(Stored data)
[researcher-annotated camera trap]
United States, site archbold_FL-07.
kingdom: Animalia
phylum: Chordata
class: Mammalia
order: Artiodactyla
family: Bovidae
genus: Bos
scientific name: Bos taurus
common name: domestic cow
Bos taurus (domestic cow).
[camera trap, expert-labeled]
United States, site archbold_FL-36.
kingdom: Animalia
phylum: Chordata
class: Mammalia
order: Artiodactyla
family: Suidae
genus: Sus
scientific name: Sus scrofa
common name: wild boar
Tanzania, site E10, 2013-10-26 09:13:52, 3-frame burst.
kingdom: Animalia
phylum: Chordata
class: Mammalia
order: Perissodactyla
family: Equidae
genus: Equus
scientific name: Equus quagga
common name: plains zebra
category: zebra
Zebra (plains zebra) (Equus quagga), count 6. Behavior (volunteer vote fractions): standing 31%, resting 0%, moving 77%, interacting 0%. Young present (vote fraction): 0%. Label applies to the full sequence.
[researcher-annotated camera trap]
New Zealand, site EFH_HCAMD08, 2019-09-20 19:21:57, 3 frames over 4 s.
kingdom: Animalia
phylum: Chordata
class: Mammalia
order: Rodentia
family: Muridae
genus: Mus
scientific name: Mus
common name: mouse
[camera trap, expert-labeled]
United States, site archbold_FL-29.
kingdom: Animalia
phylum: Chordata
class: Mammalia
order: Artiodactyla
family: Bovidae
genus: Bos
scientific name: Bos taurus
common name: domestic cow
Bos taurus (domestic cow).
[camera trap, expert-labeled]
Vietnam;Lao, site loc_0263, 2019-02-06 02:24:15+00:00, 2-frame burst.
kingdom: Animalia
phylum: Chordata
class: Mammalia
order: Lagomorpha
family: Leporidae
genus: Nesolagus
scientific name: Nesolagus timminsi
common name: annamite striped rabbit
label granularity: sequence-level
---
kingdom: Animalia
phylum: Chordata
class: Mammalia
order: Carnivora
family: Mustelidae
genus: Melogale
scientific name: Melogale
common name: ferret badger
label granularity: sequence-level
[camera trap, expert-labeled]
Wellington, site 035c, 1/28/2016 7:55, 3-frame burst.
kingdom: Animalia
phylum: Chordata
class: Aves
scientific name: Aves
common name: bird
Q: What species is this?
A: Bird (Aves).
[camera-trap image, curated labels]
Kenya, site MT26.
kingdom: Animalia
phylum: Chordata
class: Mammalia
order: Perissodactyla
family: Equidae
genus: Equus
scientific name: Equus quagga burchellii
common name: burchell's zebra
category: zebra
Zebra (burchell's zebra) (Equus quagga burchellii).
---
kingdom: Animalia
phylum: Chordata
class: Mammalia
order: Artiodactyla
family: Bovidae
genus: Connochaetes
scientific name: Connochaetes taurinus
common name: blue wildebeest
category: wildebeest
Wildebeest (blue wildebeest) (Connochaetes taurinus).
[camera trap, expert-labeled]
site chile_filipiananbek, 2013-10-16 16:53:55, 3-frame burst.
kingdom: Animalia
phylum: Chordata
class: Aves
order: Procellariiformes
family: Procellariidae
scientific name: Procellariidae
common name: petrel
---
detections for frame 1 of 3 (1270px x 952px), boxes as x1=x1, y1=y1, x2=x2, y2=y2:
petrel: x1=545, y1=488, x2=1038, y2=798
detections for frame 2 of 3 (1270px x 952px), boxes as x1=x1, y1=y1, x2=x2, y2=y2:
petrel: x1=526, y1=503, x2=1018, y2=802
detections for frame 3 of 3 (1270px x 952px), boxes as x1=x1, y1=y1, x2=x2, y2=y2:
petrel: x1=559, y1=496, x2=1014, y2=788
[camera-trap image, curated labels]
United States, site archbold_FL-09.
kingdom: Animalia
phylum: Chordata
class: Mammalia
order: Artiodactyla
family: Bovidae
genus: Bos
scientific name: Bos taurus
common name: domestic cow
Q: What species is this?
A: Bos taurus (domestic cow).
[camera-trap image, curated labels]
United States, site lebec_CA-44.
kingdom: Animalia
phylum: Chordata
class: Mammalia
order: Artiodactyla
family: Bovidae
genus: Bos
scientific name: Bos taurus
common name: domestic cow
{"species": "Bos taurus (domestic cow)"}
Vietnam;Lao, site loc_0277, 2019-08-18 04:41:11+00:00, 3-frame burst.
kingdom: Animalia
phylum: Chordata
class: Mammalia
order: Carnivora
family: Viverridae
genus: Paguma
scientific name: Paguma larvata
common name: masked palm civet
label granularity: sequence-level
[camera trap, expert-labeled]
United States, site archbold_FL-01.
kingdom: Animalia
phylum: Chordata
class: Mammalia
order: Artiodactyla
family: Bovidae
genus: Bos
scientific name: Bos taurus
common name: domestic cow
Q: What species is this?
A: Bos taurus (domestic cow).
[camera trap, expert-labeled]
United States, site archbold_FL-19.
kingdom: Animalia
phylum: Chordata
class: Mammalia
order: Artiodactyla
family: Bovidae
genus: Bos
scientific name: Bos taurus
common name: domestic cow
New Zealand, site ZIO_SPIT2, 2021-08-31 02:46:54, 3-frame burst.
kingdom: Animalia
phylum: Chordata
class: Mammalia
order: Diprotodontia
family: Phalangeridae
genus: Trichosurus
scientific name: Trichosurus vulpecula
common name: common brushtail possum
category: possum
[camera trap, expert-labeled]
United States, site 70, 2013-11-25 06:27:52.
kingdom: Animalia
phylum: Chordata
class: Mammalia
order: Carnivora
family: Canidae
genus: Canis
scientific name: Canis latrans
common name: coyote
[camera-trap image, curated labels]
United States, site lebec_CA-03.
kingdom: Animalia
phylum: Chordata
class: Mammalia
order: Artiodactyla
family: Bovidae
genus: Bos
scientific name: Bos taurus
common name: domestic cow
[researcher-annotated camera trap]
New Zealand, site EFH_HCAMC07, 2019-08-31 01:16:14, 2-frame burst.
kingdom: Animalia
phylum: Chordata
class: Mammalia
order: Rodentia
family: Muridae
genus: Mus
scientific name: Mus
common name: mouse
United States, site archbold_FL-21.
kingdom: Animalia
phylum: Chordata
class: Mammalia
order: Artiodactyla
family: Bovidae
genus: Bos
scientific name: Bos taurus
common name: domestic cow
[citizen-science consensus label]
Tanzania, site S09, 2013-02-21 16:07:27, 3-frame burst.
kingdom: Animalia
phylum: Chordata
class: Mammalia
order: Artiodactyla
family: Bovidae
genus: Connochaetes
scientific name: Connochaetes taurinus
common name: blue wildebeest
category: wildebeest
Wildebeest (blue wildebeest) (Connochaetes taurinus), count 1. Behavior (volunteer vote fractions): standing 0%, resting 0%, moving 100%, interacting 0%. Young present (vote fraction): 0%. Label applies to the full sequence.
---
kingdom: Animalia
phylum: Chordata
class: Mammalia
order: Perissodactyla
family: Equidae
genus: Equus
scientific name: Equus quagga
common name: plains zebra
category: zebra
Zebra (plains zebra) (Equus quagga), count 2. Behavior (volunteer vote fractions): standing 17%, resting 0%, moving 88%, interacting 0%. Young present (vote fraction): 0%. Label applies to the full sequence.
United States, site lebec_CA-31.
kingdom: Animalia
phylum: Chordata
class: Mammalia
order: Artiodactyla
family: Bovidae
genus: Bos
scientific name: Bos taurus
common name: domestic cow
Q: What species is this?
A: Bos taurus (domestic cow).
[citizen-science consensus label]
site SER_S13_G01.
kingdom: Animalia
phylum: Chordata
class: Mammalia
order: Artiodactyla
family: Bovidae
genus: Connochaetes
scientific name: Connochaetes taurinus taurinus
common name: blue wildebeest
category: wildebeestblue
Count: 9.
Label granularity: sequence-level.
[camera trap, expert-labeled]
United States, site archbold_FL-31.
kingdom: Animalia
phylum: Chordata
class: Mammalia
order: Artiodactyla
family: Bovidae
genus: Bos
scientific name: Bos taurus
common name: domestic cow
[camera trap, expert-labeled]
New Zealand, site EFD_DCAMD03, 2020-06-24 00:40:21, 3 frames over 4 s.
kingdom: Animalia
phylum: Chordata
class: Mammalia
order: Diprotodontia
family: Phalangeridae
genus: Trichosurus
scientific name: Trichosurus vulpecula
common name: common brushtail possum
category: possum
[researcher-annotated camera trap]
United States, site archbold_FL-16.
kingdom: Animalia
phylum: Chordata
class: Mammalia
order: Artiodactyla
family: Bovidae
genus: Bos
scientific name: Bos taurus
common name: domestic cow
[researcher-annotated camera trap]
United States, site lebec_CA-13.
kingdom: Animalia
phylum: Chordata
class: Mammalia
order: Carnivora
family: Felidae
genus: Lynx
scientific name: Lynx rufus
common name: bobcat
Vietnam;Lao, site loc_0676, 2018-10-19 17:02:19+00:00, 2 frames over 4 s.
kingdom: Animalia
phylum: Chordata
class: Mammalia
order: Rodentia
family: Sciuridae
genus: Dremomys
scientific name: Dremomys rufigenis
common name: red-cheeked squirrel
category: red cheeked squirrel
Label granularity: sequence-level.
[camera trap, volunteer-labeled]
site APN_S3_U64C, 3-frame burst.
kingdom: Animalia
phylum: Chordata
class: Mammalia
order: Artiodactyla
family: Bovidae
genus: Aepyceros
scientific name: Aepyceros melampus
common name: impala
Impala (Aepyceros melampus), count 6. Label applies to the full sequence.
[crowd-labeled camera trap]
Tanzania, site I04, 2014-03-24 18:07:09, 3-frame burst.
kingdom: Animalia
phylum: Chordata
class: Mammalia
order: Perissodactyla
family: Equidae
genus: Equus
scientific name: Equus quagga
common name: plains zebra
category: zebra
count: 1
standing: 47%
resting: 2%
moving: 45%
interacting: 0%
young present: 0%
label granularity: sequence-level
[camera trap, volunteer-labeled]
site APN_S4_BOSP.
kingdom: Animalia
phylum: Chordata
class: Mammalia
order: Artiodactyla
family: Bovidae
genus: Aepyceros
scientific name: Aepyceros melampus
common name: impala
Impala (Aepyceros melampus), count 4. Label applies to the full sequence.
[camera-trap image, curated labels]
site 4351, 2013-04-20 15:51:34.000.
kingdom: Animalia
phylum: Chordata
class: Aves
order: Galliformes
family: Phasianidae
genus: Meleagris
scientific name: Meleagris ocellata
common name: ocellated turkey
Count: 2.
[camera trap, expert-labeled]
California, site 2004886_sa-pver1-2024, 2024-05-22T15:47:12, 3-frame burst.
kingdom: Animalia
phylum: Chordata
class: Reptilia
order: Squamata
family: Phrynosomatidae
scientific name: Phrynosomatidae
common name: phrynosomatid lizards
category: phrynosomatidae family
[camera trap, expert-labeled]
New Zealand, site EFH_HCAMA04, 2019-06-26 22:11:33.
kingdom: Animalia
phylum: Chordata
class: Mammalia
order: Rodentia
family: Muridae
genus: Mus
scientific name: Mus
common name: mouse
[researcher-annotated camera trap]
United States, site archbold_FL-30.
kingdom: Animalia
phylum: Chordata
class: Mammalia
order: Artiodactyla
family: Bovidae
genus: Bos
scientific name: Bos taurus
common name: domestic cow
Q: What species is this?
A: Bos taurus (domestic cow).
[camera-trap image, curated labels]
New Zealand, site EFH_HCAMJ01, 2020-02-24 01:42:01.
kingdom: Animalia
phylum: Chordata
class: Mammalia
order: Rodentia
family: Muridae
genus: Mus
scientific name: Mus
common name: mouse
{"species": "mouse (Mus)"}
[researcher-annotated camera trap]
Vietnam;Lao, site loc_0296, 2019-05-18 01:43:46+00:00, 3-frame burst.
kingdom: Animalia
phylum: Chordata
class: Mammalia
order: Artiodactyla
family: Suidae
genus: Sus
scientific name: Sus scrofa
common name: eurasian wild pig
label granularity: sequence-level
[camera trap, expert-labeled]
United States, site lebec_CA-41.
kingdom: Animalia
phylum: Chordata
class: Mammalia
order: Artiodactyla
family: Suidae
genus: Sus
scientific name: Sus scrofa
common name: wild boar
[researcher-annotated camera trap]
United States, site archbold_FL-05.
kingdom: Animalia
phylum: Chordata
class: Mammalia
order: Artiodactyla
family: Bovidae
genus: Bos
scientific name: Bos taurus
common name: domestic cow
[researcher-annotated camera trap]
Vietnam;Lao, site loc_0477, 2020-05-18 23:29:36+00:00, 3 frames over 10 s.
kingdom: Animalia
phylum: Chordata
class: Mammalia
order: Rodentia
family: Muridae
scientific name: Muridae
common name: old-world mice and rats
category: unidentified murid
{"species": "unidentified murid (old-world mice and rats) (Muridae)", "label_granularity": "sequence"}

▸ **WHAT THIS TASK INVOLVES**: Nothing is wanted except the number of lines in the entries above that include the word "Tanzania".

▸ **ANSWER SECTION**: 3